Each person posed for four photographs — two neutral and two smiling — and then he or she picked one to be used for the game. Each participant was also given 10 'lab dollars' to exchange during the game. Then they were shown photographs of other students and told to send any amount they wanted to each of them. The experimenter then tripled the amount and gave it to the second student. Then the recipient decided how much to return to the sender. Students kept the money that was exchanged.
In the second part of the experiment, another group of students evaluated the photos for 15 traits, including attractiveness. In the trust games, on average, more money was sent to attractive people. Likewise, trusting attractive people was justified because they tended to reciprocate with higher amounts of money.
"Attentiveness to attractiveness may be embedded as part of our cognitive apparatus," Wilson said. "There are evolutionary reasons why humans might be attentive to attractiveness, including that historically it signaled good genes, substantial parental investment or status."
Perkins had been on a solo retreat just before encountering her new friend, Kevin.

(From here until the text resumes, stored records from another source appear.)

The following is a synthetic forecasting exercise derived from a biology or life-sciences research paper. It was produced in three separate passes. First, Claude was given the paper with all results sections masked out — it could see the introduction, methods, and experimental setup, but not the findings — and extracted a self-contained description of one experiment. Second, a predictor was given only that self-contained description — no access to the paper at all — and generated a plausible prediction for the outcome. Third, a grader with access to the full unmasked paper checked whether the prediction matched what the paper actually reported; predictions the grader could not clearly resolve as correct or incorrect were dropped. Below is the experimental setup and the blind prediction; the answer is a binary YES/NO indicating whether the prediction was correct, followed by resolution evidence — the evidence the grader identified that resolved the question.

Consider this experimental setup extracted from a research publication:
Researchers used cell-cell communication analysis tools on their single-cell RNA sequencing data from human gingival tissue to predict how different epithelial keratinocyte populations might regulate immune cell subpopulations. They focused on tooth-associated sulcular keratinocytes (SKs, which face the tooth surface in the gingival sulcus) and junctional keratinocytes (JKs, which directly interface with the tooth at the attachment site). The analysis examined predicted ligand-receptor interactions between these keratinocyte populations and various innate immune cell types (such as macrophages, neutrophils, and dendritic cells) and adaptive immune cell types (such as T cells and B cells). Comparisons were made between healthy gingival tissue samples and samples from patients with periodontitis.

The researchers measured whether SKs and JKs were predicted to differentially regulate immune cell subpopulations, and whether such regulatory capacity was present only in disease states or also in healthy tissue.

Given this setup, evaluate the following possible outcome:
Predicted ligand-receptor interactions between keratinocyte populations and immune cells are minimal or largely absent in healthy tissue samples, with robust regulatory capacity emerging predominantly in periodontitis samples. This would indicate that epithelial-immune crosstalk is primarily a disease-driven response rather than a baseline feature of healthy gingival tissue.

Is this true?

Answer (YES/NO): NO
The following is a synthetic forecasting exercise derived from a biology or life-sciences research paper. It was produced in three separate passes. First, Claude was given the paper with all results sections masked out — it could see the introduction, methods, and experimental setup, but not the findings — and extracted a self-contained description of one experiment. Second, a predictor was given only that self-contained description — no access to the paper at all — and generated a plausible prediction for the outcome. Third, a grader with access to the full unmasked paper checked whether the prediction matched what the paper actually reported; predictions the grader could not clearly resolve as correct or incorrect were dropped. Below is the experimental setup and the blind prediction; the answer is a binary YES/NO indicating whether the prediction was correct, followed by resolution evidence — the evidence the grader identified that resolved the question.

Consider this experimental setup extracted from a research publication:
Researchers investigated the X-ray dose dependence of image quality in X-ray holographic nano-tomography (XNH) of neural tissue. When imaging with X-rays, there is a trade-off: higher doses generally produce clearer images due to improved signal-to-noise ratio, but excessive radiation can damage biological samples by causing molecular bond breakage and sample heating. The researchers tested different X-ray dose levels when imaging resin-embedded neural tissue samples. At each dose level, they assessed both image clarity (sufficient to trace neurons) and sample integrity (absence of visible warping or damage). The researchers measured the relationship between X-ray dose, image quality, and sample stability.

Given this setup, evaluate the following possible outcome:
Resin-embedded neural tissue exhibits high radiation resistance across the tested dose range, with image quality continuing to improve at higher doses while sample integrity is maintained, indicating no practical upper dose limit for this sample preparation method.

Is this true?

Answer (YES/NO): NO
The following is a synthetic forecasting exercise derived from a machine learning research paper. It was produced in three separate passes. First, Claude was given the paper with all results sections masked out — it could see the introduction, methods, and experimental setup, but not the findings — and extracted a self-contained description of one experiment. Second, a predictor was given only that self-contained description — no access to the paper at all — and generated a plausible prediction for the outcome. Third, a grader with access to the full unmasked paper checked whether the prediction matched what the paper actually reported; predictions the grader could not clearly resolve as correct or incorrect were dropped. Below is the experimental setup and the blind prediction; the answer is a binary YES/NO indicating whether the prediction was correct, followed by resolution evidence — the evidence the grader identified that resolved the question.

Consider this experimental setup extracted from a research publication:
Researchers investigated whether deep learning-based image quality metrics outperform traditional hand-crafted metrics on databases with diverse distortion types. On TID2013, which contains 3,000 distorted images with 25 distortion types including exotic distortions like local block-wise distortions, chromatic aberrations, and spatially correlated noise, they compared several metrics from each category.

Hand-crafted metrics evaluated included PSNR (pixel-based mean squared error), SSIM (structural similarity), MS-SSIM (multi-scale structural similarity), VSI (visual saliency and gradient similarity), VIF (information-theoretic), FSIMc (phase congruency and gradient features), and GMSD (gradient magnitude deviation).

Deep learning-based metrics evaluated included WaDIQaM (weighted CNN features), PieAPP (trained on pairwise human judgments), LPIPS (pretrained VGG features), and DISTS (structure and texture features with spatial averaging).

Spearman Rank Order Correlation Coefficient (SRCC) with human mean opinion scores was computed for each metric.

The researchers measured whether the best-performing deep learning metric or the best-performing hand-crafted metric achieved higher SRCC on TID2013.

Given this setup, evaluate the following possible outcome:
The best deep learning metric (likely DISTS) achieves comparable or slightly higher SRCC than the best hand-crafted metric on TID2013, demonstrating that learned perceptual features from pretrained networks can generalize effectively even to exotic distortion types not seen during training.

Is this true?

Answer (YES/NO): NO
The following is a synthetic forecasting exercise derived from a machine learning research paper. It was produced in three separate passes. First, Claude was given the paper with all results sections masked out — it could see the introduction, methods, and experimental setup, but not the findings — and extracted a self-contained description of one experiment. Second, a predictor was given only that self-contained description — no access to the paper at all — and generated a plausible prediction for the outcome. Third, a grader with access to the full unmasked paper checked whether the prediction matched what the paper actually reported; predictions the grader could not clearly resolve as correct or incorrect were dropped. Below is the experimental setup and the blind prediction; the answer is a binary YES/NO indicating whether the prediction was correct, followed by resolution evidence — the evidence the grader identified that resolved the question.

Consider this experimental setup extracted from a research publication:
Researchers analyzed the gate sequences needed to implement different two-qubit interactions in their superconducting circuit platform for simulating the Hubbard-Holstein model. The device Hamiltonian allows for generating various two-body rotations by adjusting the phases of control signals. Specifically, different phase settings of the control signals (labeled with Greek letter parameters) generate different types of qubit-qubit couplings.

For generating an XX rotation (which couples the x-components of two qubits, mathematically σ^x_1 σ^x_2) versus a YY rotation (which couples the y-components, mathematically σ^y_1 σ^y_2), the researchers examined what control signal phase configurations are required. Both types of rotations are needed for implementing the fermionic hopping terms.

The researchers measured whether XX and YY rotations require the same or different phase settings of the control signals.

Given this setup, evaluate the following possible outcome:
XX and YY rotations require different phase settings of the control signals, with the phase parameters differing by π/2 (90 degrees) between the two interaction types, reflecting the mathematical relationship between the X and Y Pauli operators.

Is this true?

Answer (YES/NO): NO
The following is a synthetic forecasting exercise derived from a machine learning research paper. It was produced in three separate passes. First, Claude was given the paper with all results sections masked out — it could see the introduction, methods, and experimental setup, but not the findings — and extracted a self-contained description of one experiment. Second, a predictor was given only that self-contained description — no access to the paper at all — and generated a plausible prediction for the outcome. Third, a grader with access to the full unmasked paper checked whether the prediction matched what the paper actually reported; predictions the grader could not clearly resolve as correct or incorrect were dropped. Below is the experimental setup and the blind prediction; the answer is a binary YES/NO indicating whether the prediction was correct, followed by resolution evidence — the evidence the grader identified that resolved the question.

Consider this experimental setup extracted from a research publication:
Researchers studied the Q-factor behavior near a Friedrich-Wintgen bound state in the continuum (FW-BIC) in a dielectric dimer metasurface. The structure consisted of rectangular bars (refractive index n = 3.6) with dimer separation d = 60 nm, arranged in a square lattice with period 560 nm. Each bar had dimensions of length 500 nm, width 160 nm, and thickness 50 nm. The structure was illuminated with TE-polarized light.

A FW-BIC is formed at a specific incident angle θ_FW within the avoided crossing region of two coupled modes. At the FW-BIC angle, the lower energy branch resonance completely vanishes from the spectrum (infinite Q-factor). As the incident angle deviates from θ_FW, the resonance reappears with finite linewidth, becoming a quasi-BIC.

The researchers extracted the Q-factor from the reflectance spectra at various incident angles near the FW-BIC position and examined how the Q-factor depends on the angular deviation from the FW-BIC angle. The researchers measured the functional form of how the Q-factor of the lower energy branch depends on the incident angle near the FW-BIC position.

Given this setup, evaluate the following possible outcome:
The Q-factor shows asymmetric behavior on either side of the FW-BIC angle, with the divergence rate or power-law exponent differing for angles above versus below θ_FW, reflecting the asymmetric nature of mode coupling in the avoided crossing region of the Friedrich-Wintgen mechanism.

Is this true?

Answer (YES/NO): NO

The author saw him again the next day when she came back to try and find the ducklings. "During those three days in silence, I'd been wondering if my presence on social media was useful in any way to the planet. I came home, met Kevin, and posted the story. And then I was overcome by the string of beautiful stories that people began to share."
Reading the tweets one after the other was really meaningful to Perkins. "There's a story of Jesus interacting with a small boy and a hungry crowd. The child offered five fish and two loaves, and I imagine Jesus taking them with a smile as he began to feed many people. I felt an affirmation of my small contribution of words to the world—that they, too, can be used to bring sustenance in some way even if flawed and simple. Keep writing, Mitali, I heard, even in a sometimes disheartening venue like Twitter. And so I shall," she said.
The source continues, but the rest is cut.